LOUIS IRVING SEYMOUR was born at Whitney's Point, State of New York, in 1860, and was educated at the Academy, in the same town.

His mechanical engineering training was started in 1881 at the Lackawanna Iron and Steel Co.'s works at Scranton, Pennsylvania, where he worked as a fitter, Bessemer steel-blower, and foreman in charge of rolling-mill machinery.

In 1884 he was employed at the works of the Dickson Manufacturing Co. in the same town, erecting machinery and boilers. Having shown considerable ability he was sent by the latter firm in 1886 as chief engineer of the El Callao Gold Mine in Venezuela until 1888, when he was appointed chief engineer of the Plymouth Cordage Co.'s works at Plymouth, Massachusetts.

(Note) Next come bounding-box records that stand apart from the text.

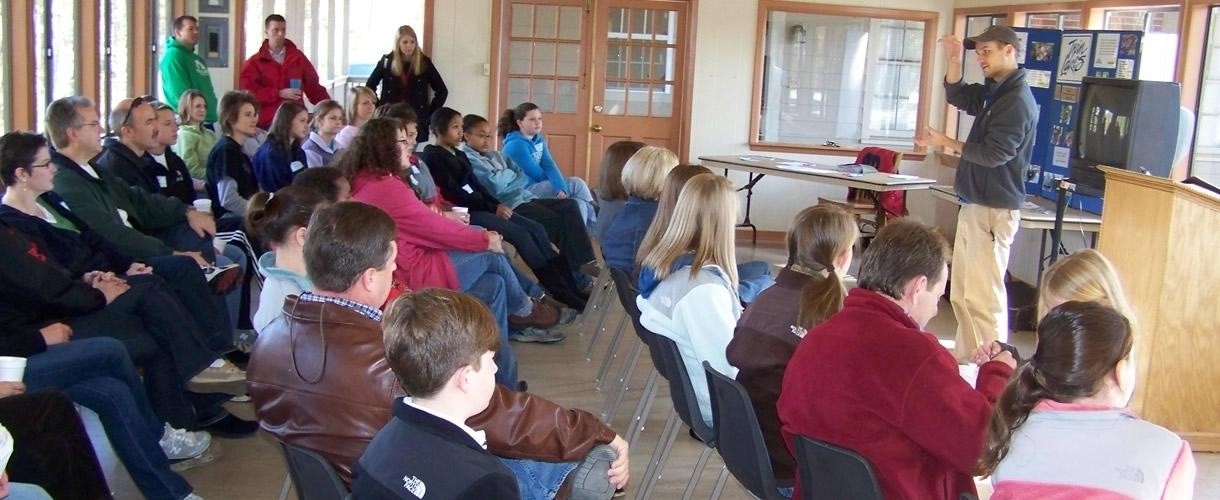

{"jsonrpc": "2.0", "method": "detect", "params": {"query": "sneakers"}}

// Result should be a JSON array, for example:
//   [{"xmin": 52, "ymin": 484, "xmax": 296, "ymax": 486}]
[
  {"xmin": 509, "ymin": 259, "xmax": 609, "ymax": 343},
  {"xmin": 159, "ymin": 317, "xmax": 259, "ymax": 500},
  {"xmin": 199, "ymin": 264, "xmax": 242, "ymax": 296}
]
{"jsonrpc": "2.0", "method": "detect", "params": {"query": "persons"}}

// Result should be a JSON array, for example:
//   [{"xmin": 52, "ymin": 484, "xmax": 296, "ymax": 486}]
[
  {"xmin": 725, "ymin": 203, "xmax": 860, "ymax": 495},
  {"xmin": 237, "ymin": 15, "xmax": 331, "ymax": 128},
  {"xmin": 972, "ymin": 300, "xmax": 1197, "ymax": 499},
  {"xmin": 787, "ymin": 221, "xmax": 1021, "ymax": 500},
  {"xmin": 350, "ymin": 287, "xmax": 520, "ymax": 500},
  {"xmin": 159, "ymin": 16, "xmax": 218, "ymax": 130},
  {"xmin": 246, "ymin": 201, "xmax": 631, "ymax": 499},
  {"xmin": 975, "ymin": 247, "xmax": 1122, "ymax": 365},
  {"xmin": 924, "ymin": 23, "xmax": 1039, "ymax": 366},
  {"xmin": 366, "ymin": 25, "xmax": 448, "ymax": 151},
  {"xmin": 594, "ymin": 141, "xmax": 775, "ymax": 427},
  {"xmin": 2, "ymin": 86, "xmax": 598, "ymax": 500}
]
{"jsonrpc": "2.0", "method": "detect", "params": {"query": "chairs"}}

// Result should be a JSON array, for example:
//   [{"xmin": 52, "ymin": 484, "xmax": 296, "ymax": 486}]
[
  {"xmin": 789, "ymin": 428, "xmax": 882, "ymax": 499},
  {"xmin": 700, "ymin": 360, "xmax": 792, "ymax": 498},
  {"xmin": 604, "ymin": 265, "xmax": 750, "ymax": 347},
  {"xmin": 631, "ymin": 308, "xmax": 751, "ymax": 449},
  {"xmin": 276, "ymin": 440, "xmax": 352, "ymax": 499}
]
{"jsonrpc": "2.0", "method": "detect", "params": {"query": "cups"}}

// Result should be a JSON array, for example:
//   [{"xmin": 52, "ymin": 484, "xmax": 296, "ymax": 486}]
[
  {"xmin": 290, "ymin": 79, "xmax": 302, "ymax": 90},
  {"xmin": 451, "ymin": 206, "xmax": 469, "ymax": 221},
  {"xmin": 193, "ymin": 198, "xmax": 212, "ymax": 213},
  {"xmin": 0, "ymin": 356, "xmax": 27, "ymax": 383}
]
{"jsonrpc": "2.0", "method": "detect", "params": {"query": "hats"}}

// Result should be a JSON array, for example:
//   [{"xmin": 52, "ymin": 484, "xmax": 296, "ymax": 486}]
[{"xmin": 963, "ymin": 25, "xmax": 1023, "ymax": 51}]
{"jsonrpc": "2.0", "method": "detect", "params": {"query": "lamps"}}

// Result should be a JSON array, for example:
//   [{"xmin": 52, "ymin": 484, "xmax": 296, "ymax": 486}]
[{"xmin": 792, "ymin": 24, "xmax": 808, "ymax": 44}]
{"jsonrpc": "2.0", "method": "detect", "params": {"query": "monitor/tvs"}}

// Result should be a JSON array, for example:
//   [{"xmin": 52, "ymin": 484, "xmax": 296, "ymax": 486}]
[{"xmin": 1070, "ymin": 76, "xmax": 1195, "ymax": 192}]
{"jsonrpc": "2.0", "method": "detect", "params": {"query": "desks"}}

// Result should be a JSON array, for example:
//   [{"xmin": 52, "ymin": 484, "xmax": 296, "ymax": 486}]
[
  {"xmin": 698, "ymin": 154, "xmax": 936, "ymax": 244},
  {"xmin": 929, "ymin": 184, "xmax": 1100, "ymax": 333}
]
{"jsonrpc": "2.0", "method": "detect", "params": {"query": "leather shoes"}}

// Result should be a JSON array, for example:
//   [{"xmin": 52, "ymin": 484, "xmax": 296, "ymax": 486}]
[{"xmin": 555, "ymin": 443, "xmax": 617, "ymax": 499}]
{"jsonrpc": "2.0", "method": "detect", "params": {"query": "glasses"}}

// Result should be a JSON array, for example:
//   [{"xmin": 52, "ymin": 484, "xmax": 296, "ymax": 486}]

In 1890, at the age of thirty, he became chief mechanical engineer to the De Beers Consolidated Mines at Kimberley, and held that position until 1893. During that period he effected great economies in the existing machinery and plant. The winding engines that he designed and erected there in 1892 hold the record for fast hoisting compared with any engine of their size, for from a depth of 1,260 feet 3,700 tons have been raised in twelve hours, and 6,500 tons in twenty-four hours.

During the last nine months of 1893 he held the position of acting general manager. At the Kimberley Exhibition in 1892 he took a most active part, and was chairman of the Machinery Committee.

In 1893 he returned to London, and became manager of the Erith works of Messrs. Fraser and Chalmers, and subsequently managing director, which position he held until 1896. He was also consulting engineer to the De Boers Consolidated Mines as well as to the Rand Mines during this period.

In 1896 be had the choice of two appointments offered to him, namely, engineer to the Central London Railway and chief engineer to the Rand Mines and other companies with which Messrs. H. Eckstein and Co. were connected. He accepted the latter position, and remained in Johannesburg until after the declaration of war, leaving on 14th October 1899. In Cape Town he became interested and largely instrumental in the formation of the Engineer Corps known as the Cape Railway Pioneer Regiment, of which he received the commission of Major. This regiment, numbering nearly one thousand, was recruited mainly from the engineers and mechanics of all kinds from the Rand. Though they were organised purely as an engineering corps, they were armed for self-protection, and the casualties that have occurred proved the serious fighting the corps has undergone.

His death occurred in a skirmish with the Boers at the Zand River, Orange River Colony, on 14th June 1900, at the age of forty.

He became a Member of this Institution in 1894, and was connected with other kindred societies, being President of the South African Association of Engineers.